*Extracted text*:
--- START ---
VOSSY: Now your office will send out a press release just after nine o’clock and it involves the international game rugby league around the Pacific, what can you tell us?
PRIME MINISTER: It does, it's a quite exciting opportunity. We know that people in the Pacific, whether its PNG or Samoa or Tonga, it is such a big, big game in the Pacific. Your Panthers had nine of their starting 13 in last year's Grand Final have Pacific heritage. So, that says something about how important it is. And at the end of the season we're going to have a Pacific Rugby League Championship. It will be played in Australia and PNG next year. It's intended to have a game in Fiji as well, so it will bring together Pacific countries in a tournament. And it's being done, we're announcing it with the NRL today, we've been working on this, it's a way as well of building up our relationships with our Pacific family, of which we're a part, of course. So, it will bring together teams from Australia, New Zealand, Samoa, Tonga, PNG, Fiji and the Cook Islands. It will be a great opportunity to inspire future young stars, girls and boys, from across the region, just like the Matildas are inspiring young people in Australia during this tournament.
VOSSY: Yeah, there's a few layers to the story, but for rugby league lovers of international football, we think this is fantastic. It's great to have certainty. We know what's happening in the short term there. We've got things locked in, which is fantastic. Now on the NRL front, Prime Minister, still very much you are behind the notion, the idea of Papua New Guinea fielding a side in the NRL being the 18th team?
--- END ---
*Tasks to carry out*:
a) According to the rugby league interview, which teams will the Pacific Rugby League Championship bring together?
b) Write the next part of the rugby league interview, following on from its final line.

*Given data*:
--- START ---
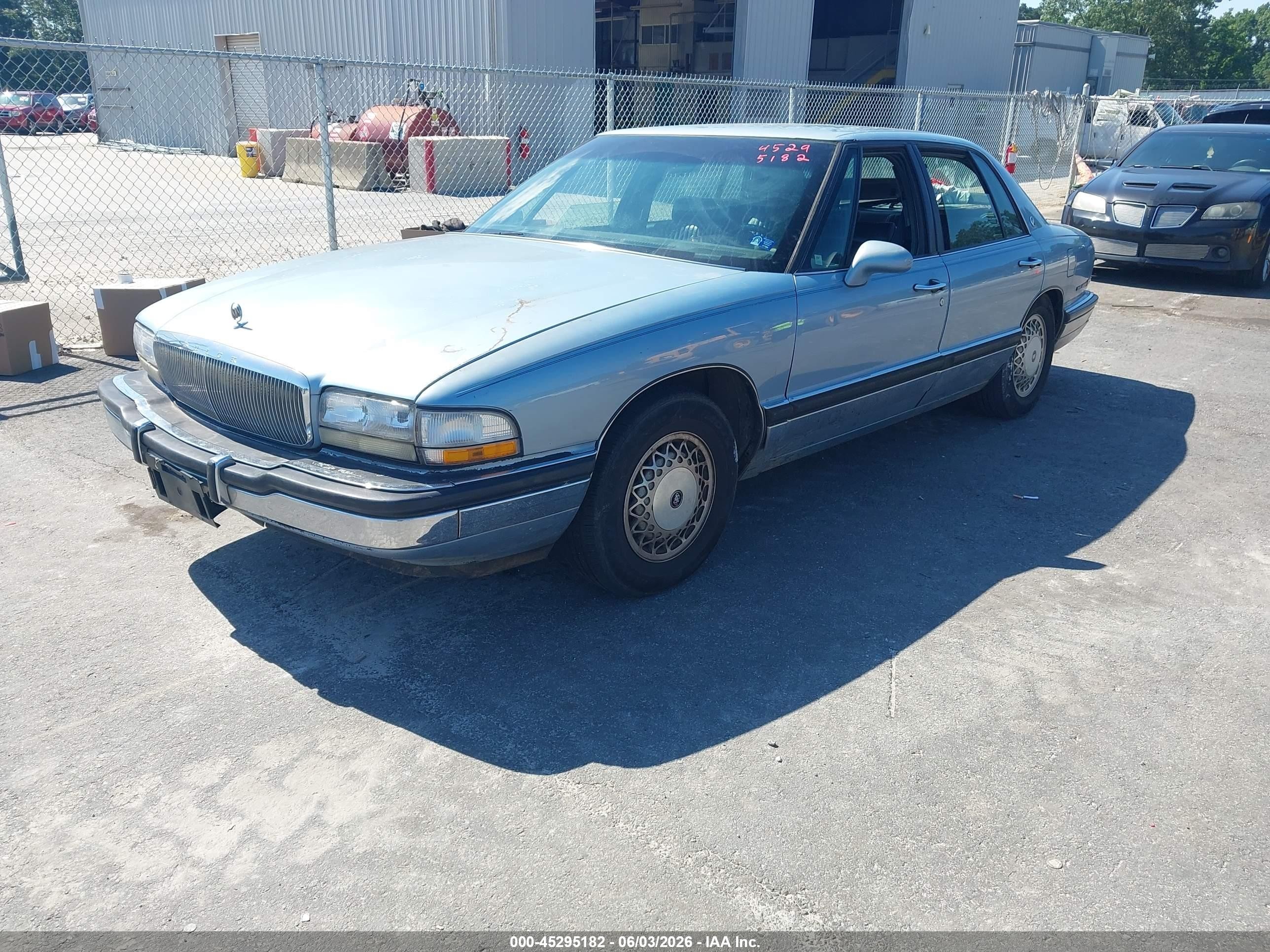 1992 Buick Park Avenue   Blue vin: 1G4CW53L3N1659928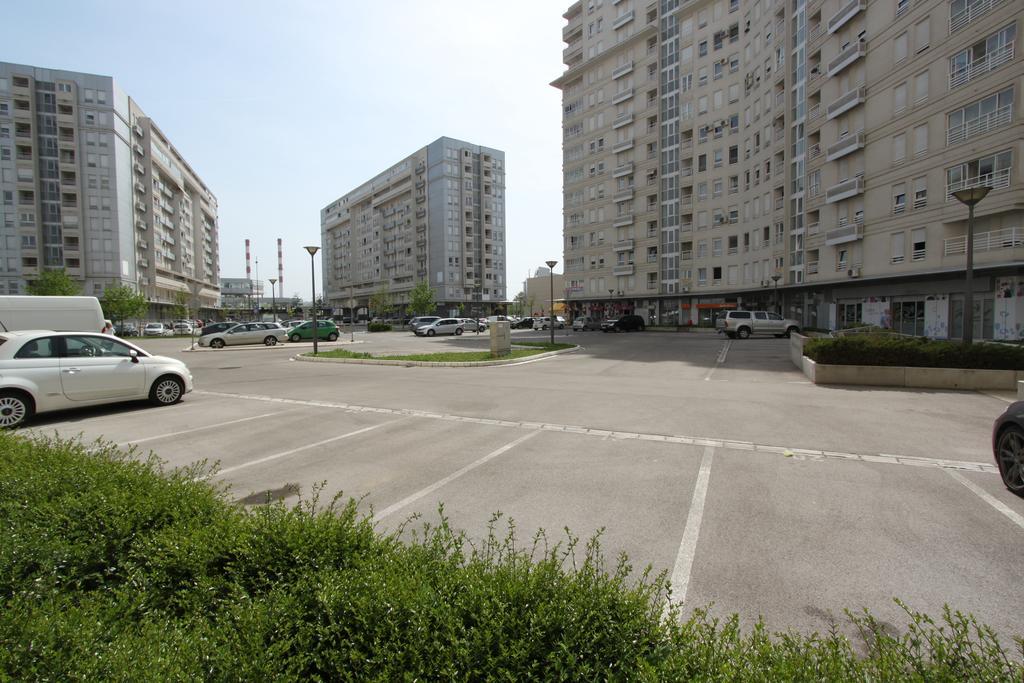 New Belgrade Apartments, Parking 5 Eur Per Day Luaran gambar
--- END ---
*Answers by item*:
a) Australia, New Zealand, Samoa, Tonga, PNG, Fiji and the Cook Islands.

b)
PRIME MINISTER: I am, absolutely. PNG is a country where there is only really one big sport, and that is rugby league. The place stops for the State of Origin games, for the Grand Final, and when you go to PNG, you can go to the smallest village and what you see is kids running around in Broncos or Rabbitohs or Cowboys, jumpers and gear. They love the sport up there and they're a country with a population, they're not quite sure what the population is of PNG, but it's pretty close to ours actually, a lot more dense, of course. And the potential that is there to grow the game in PNG, we've seen some great players, of course, Olam at the moment from Melbourne Storm, Adrian Lam, there's been some great players over the years come from PNG, but the potential for growth there is enormous. And it's something that we've been talking with Peter V'landys and Andrew Abdo, I'm sure we'll have a discussion about that today. Andrew Abdo will be at the press conference, we will hold with Kate Jones, is on the board as well as the NRL. And this tournament, in part, is aimed at just building up that momentum.
VOSSY: Albo, when do you think that will happen? When do you think the NRL would like to see an 18th team in the competition?
PRIME MINISTER: I think they want to see it sooner rather than later. There's facilities, of course, already in PNG at Port Moresby but there's also some of the games would be played in Far North Queensland as well. And so they're talking through the logistics. It, of course, is a decision for the NRL, it's not a decision for government. But it is something that could be, in terms of Australia's relationship with the region, we know we have a bit of competitive tension in the region and engagement, if you like, in soft diplomacy, showing the relationship between Australia and our neighbours, that is so important. PNG will celebrate the 50 years of independence in a short period of time, in a couple of years, and that would be, I think, a pretty important opportunity to have some symbolic and real support. Of course, one of the things about rugby league we're seeing as well with the World Cup football being held here with the Matildas, is it contributes to our national economy as well and to jobs and that economic activity. And it would be a big bonus for PNG to have people travelling there to watch their team play. Its tourism sector is really underutilised compared with where it could be. It's a beautiful country and this is a way of connecting PNG very closely with Australia.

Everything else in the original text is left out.